→ **Text section**:
********************

NBA Neural Networks: Quantifying Playoff Performance by Number of Games Won and Seeding

Published in

re-HOOP*PER-rate

7 min readAug 21, 2020

In my NCAA postseason March Madness neural networks, I use a metric known as “Wins Above Seeding” to determine how well a team will perform relative to its position within the playoff bracket. At its core, the “Wins Above Seeding” is a valuation metric that determine whether a team is over-valued or under-valued relative to their position within the bracket. It was inspired by the Warren Buffet / Benjamin Graham value investing approach that is constantly on the lookout for undervalued equities to invest in and overvalued equities to avoid. In this case, the neural network is trained using previous seasons’ team statistics and “Wins Above Seeding” value data. Based on the patterns found by the neural network, the teams for the current season’s NCAA postseason are evaluated.

I’ve always wanted to adapt this approach to the NBA postseason, but there’s an extra complication there: unlike the single elimination NCAA March Madness, the NBA playoffs consist of 4 rounds of best of 7 series. In other words, an effective NBA playoff prediction tool must tell us not only which teams will win and advance, but also how many games the team will play before advancing. This is information that isn’t captured by a simple “Wins Above Seeding” metric. In fact, compared to the wild upsets in March Madness, the 7 game series format insures that upsets rarely occur in the NBA playoffs. Instead, participants in bracket challenges like the NBA Pick ’Em Bracket Challenge gain points on the competition by predicting the exact number of games in a series (i.e. how many games are played before one of the teams reaches 4 wins). Instead of “Wins Above Seeding”, my neural network approach would require a new metric that captures both which teams advance, and how many games that team takes to advance — all while accounting for the team’s 1-through-8 playoff seeding.

********************

→ **List of tasks**:
1 – In the article on NBA playoff neural networks, which investing approach inspired the "Wins Above Seeding" metric?
2 – Copy the passage from the NBA neural networks article, starting with "Published in" and going on through "postseason are evaluated.".

→ **Supplied records**:

********************

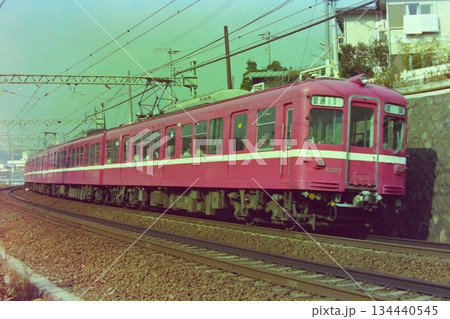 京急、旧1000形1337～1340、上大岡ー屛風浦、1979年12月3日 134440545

********************

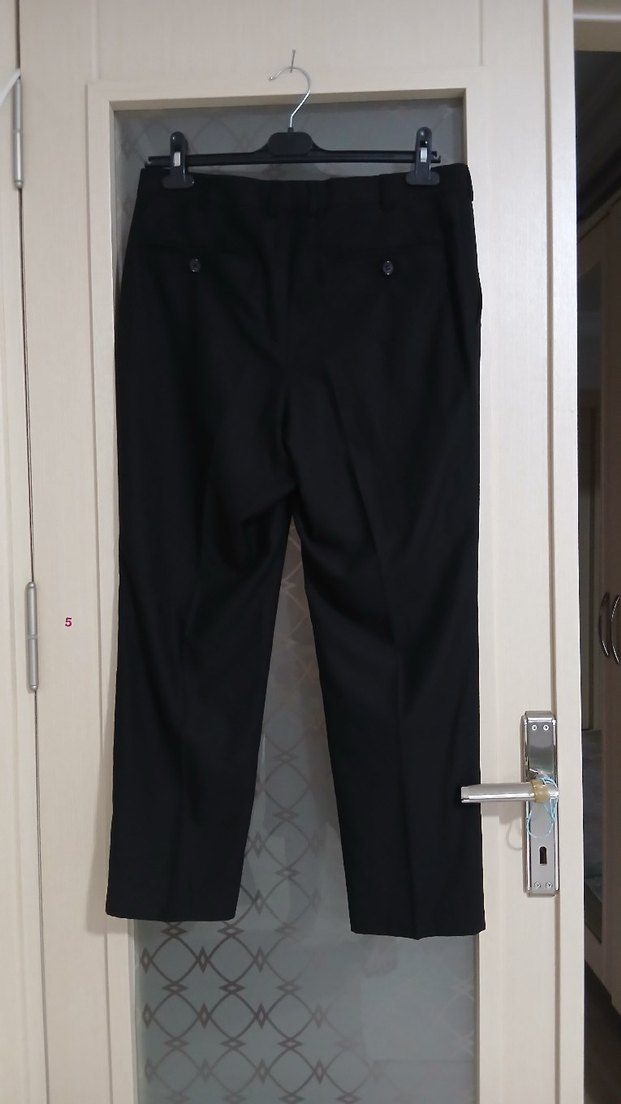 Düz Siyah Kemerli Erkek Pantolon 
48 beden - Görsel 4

********************

→ **Results for the exercise**:
1 – The Warren Buffet / Benjamin Graham value investing approach.

2 –
Published in

re-HOOP*PER-rate

7 min readAug 21, 2020

In my NCAA postseason March Madness neural networks, I use a metric known as “Wins Above Seeding” to determine how well a team will perform relative to its position within the playoff bracket. At its core, the “Wins Above Seeding” is a valuation metric that determine whether a team is over-valued or under-valued relative to their position within the bracket. It was inspired by the Warren Buffet / Benjamin Graham value investing approach that is constantly on the lookout for undervalued equities to invest in and overvalued equities to avoid. In this case, the neural network is trained using previous seasons’ team statistics and “Wins Above Seeding” value data. Based on the patterns found by the neural network, the teams for the current season’s NCAA postseason are evaluated.